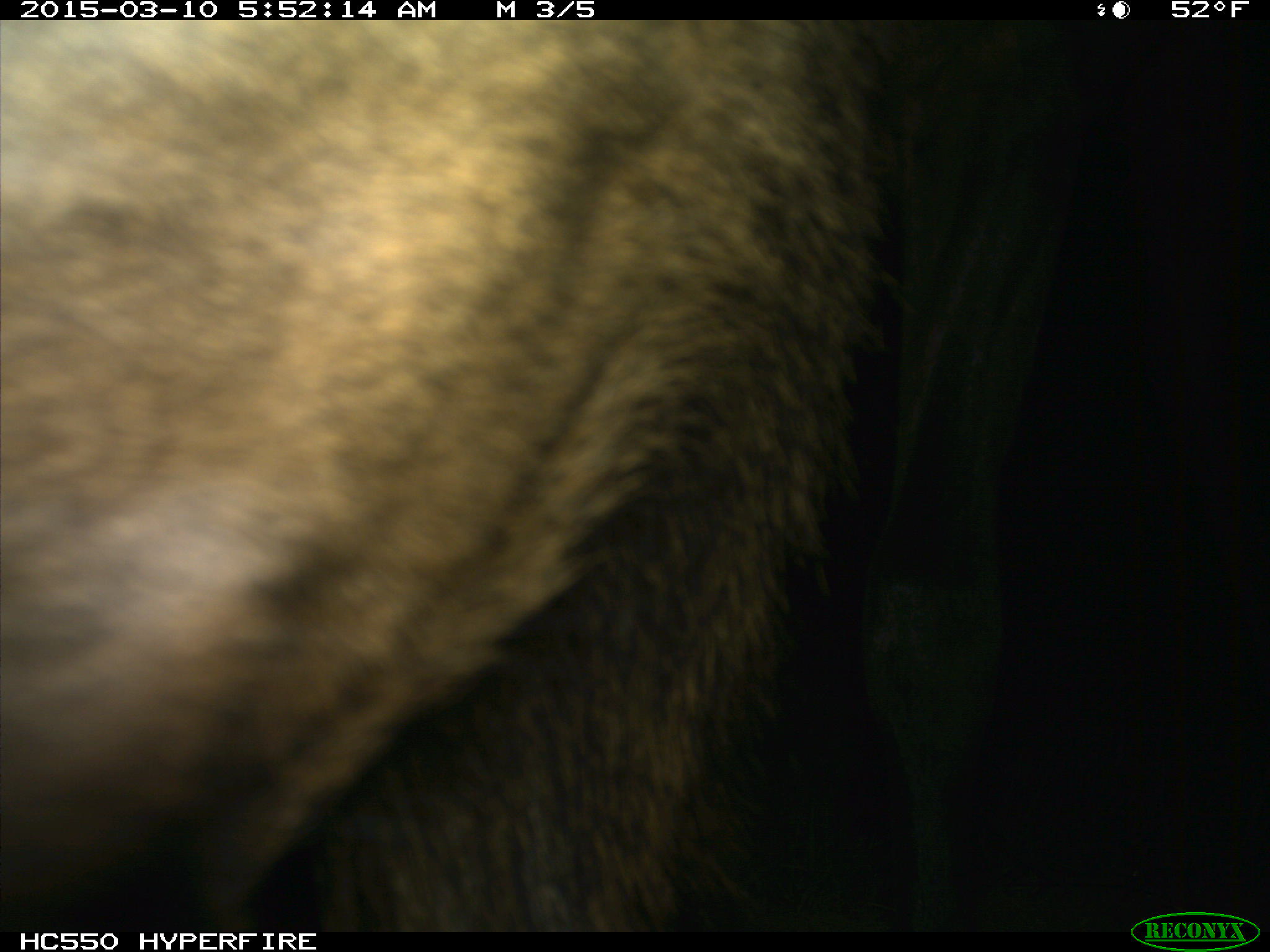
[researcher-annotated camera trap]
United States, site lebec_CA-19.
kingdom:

- [Exercise description]:
When you write out the data, keep every line exact and drop the pictures.

- [Result of this exercise]:
[researcher-annotated camera trap]
United States, site lebec_CA-19.
kingdom:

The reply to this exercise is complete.